> [PAGE EXCERPT]
++++++++++++++++++++

New collaborative work space stays true to historic venue


Since 1829, the Stonebaker and Harbough-Shafer building has stood on the corner of West Main Street and South Jefferson Street. In that time it’s played a host of roles for the community.

“Local people remember this as being the first post office in town. They also remember it as being the first lending-library in town,” says current owner of the building, Kirk Denton.

Denton says it was originally built as a storefront business and residence by Samuel Harbough. He’d hope to take advantage of travelers beginning to head west through the town.

“[Harbough] sold general merchandise and later on as he became more successful, it became one of the biggest stores in Middletown. They had a dock in Baltimore where they would import things, bring it to Middletown, and then sell out of this building,” Denton explained.

The building then became a venue known as Rudy’s Hall, where plays and shows were presented.

During the Civil War, the building was open as a hospital.

And for more than a hundred year, the Schafer family called this place home.

“I think in Middletown, this building has been such an integral part of the town that it’s not taken for granted but it’s always been here,” Denton said.

And as a staple of the town’s past, Denton and his partner Greg Wygle have kept the architecture and theme of the building just the same as they opened Wren’s Nest, a new collaborative working space.

They currently have four subscribers who do business, or host meeting inside one of the 18 room within the historic home.

“I want people to be happy they live in a small town, and still be able to get done all that they need to do,” Wygle explained.

The owner’s at Wren’s Nest say the first-floor entrance room is open to the public for free use as a gathering place.

++++++++++++++++++++

> [EXERCISE OBJECTIVE]
Reproduce word for word the passage of the article on the historic Middletown building between "Since 1829, the" and "through the town.", inclusive.

Data entries
++++++++++++++++++++

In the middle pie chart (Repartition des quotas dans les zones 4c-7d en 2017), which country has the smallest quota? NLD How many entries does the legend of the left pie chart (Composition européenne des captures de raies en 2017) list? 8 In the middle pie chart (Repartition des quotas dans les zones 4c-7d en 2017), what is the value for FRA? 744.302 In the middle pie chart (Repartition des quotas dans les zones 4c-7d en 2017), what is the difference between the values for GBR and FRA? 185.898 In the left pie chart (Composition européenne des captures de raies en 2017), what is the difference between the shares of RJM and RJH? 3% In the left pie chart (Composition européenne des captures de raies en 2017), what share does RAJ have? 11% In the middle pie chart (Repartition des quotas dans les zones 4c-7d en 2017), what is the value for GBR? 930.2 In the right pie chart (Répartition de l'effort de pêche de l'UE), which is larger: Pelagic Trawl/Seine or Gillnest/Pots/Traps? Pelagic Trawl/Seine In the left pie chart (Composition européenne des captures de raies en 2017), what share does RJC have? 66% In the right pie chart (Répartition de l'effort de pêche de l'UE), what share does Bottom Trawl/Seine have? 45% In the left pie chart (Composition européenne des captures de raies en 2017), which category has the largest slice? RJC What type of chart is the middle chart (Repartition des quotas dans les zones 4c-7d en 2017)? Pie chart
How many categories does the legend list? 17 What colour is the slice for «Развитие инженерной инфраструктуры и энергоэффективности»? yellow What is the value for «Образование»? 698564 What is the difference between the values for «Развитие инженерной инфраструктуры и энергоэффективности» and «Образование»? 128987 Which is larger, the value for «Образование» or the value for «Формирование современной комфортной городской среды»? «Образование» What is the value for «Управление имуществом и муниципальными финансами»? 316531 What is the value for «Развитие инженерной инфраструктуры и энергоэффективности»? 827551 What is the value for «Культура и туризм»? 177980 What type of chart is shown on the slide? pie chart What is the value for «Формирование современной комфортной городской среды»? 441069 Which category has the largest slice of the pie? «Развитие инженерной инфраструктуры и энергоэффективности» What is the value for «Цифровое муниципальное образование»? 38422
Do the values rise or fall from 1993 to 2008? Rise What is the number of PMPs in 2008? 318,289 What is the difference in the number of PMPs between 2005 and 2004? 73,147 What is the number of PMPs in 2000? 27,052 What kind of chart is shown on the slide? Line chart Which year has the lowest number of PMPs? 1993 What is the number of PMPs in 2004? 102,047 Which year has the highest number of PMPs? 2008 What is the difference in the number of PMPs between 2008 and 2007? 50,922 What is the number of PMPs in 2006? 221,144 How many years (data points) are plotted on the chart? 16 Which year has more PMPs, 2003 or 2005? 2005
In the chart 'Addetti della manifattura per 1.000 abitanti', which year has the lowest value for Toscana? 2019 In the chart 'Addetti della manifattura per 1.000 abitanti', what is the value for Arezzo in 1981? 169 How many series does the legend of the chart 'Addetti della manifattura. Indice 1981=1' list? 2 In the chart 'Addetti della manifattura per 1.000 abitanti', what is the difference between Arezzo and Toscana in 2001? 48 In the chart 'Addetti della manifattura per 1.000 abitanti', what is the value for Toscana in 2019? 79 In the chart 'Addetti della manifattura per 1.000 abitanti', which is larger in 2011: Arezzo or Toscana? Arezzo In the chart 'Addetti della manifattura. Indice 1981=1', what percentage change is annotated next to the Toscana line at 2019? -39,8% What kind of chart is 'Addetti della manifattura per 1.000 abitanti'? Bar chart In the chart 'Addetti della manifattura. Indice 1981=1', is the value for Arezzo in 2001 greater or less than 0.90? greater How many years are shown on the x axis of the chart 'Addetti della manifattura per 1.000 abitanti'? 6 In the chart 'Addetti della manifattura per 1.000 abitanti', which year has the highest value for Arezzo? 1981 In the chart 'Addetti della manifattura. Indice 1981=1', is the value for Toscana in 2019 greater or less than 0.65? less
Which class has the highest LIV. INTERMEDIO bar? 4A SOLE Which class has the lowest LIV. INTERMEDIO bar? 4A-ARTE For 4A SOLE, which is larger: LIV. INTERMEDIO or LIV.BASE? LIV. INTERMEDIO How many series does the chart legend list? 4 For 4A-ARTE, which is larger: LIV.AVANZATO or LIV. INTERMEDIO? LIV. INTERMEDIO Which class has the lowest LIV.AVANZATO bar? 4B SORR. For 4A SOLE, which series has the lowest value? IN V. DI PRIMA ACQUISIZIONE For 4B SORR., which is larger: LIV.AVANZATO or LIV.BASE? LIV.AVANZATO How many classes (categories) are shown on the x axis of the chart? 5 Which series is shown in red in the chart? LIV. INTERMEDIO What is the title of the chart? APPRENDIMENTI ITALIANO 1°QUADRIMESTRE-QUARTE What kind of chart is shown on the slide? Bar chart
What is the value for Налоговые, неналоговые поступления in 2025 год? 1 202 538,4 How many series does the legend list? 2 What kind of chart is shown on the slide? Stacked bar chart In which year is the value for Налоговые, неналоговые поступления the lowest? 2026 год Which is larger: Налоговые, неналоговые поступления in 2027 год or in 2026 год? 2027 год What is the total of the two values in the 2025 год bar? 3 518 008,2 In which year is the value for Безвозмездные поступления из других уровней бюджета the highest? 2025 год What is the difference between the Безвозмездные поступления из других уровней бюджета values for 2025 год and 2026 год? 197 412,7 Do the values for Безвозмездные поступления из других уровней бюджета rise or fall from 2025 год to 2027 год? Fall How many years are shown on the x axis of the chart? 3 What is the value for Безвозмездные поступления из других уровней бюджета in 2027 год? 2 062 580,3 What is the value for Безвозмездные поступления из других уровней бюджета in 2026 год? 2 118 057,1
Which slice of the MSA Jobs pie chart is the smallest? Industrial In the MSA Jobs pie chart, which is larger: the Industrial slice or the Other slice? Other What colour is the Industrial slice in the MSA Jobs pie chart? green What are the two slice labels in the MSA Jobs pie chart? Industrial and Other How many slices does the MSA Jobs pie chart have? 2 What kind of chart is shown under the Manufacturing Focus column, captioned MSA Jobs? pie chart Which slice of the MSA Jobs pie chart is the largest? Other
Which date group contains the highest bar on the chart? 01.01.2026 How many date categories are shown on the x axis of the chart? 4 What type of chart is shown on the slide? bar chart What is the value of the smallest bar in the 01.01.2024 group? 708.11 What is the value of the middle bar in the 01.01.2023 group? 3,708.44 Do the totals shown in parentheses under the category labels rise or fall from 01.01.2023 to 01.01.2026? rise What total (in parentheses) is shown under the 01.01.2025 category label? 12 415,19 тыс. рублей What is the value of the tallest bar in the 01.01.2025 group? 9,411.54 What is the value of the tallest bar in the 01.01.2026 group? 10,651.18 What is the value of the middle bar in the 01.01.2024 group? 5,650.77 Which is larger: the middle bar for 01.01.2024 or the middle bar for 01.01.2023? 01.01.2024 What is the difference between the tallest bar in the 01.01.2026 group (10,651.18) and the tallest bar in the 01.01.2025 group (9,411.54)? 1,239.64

++++++++++++++++++++

> [OUTPUT FOR THIS EXERCISE]
Since 1829, the Stonebaker and Harbough-Shafer building has stood on the corner of West Main Street and South Jefferson Street. In that time it’s played a host of roles for the community.

“Local people remember this as being the first post office in town. They also remember it as being the first lending-library in town,” says current owner of the building, Kirk Denton.

Denton says it was originally built as a storefront business and residence by Samuel Harbough. He’d hope to take advantage of travelers beginning to head west through the town.